Exercise prompt:
In the records, take the lines between the one holding "How large a" and the one holding "36.9 inches", inclusive. Write them out again with "stair handrail" substituted for "stair railing" and every other character left as it is.

Spatial question records:

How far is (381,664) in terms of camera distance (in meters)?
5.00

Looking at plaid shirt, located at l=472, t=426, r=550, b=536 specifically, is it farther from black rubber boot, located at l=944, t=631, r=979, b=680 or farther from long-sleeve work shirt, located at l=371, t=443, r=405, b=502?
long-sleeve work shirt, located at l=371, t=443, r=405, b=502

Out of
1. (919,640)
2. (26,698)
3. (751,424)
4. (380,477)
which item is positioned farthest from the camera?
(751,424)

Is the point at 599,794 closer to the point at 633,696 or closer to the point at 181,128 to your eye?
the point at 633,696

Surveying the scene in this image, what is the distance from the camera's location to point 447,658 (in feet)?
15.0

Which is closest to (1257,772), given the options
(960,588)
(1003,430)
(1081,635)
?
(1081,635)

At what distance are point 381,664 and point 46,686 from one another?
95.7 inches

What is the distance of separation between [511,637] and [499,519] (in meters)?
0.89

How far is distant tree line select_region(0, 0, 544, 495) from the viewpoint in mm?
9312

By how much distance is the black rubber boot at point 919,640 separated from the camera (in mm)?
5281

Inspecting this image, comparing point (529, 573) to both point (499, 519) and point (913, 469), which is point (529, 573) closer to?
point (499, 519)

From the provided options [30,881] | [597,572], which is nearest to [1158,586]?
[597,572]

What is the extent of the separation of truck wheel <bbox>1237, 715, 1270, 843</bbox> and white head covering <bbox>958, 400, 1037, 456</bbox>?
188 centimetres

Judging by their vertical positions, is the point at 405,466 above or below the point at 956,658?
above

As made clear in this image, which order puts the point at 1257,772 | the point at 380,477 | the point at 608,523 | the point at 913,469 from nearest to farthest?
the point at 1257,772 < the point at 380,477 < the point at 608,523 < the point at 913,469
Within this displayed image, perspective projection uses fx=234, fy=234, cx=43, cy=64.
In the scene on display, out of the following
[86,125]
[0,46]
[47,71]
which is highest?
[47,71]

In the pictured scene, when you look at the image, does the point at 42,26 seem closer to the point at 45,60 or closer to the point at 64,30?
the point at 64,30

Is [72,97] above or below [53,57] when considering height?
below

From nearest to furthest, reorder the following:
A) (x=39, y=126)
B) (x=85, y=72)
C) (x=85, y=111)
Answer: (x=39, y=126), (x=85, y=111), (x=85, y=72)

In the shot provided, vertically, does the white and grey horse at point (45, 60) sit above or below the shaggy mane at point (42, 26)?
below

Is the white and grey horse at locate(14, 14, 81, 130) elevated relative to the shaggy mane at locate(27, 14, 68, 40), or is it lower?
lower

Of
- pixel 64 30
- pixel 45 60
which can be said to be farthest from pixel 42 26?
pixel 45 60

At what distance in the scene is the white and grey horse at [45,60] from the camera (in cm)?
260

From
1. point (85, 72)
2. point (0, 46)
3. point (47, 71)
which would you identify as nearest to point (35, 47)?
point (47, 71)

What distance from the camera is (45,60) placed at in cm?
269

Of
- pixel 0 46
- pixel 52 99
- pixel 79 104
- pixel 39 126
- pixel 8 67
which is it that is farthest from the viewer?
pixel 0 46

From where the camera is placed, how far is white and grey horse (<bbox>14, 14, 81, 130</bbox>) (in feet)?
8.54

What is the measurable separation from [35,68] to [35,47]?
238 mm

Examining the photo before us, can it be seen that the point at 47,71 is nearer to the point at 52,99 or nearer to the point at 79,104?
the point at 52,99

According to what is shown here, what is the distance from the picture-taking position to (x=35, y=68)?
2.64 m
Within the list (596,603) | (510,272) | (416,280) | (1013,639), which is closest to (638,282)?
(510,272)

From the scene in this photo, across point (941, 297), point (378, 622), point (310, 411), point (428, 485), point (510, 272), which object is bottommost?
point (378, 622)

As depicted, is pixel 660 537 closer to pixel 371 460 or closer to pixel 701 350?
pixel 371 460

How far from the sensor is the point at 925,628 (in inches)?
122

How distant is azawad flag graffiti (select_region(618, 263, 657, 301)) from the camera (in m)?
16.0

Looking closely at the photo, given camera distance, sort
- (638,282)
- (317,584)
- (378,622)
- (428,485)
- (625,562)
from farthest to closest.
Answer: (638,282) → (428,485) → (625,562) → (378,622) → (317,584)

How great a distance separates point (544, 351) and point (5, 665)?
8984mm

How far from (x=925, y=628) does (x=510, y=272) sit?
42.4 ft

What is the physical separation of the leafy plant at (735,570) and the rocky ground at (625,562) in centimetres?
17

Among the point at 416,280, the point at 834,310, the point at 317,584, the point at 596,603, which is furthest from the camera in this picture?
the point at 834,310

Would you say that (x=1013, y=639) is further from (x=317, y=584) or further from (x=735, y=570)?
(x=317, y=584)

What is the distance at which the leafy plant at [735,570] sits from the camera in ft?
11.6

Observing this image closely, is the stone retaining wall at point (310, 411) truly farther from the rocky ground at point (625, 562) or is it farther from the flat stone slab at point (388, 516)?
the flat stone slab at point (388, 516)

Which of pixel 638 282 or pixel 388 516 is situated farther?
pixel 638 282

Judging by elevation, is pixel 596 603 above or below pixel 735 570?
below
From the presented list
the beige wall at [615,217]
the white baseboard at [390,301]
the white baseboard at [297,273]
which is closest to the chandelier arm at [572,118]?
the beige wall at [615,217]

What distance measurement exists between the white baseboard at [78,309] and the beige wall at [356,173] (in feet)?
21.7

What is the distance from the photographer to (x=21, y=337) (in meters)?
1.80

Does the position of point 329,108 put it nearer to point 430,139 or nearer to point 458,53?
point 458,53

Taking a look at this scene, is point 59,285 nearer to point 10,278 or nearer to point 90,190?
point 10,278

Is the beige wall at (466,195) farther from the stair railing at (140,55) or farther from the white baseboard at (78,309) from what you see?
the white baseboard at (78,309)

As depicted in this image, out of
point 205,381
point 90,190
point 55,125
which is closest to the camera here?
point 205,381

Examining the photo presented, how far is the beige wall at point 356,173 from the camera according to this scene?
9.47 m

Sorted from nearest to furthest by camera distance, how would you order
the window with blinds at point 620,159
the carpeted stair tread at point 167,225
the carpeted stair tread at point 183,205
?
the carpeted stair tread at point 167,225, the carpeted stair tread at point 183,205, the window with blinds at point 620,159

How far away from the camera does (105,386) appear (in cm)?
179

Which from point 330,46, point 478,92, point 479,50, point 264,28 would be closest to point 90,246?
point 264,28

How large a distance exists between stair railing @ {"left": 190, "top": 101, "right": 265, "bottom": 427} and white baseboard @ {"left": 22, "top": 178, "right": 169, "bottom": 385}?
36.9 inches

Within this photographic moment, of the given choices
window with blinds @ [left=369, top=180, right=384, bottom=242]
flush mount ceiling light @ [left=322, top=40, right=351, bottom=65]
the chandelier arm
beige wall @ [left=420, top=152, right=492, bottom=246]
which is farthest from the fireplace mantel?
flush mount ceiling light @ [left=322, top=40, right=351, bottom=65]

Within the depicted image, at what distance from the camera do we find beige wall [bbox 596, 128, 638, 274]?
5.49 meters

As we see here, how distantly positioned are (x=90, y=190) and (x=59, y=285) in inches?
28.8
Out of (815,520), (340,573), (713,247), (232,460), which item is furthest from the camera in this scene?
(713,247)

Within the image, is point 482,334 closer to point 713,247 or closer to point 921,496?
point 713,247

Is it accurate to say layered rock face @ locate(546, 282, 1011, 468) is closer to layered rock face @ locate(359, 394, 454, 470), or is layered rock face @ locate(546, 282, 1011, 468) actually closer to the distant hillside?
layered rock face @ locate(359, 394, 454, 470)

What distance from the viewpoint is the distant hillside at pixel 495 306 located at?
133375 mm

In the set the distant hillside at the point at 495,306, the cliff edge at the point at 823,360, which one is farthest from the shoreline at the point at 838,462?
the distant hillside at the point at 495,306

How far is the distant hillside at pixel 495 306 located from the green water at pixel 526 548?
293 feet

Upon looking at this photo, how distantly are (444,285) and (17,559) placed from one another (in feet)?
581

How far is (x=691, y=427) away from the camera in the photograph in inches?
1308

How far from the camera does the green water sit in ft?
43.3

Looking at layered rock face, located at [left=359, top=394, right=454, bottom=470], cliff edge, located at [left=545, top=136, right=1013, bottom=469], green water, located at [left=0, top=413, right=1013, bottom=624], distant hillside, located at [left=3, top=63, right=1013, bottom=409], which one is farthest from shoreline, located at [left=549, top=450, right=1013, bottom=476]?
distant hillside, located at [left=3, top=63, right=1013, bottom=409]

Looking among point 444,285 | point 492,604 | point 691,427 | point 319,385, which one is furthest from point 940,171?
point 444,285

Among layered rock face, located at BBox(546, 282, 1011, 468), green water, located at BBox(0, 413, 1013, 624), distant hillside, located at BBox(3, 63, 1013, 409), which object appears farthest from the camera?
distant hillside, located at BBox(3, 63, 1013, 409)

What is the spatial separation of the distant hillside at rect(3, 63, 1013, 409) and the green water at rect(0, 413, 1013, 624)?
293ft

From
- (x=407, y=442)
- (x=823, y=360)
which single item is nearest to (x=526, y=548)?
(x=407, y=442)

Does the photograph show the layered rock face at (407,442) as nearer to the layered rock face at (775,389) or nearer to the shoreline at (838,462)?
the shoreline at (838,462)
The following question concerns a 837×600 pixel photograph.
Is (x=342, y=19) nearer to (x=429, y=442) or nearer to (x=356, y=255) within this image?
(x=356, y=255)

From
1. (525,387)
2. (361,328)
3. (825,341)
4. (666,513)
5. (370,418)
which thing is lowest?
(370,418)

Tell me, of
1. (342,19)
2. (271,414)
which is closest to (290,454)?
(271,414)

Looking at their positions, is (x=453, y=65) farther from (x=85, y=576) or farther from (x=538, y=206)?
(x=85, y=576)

Response:
How large a distance exists between stair handrail @ {"left": 190, "top": 101, "right": 265, "bottom": 427} and white baseboard @ {"left": 22, "top": 178, "right": 169, "bottom": 385}?
36.9 inches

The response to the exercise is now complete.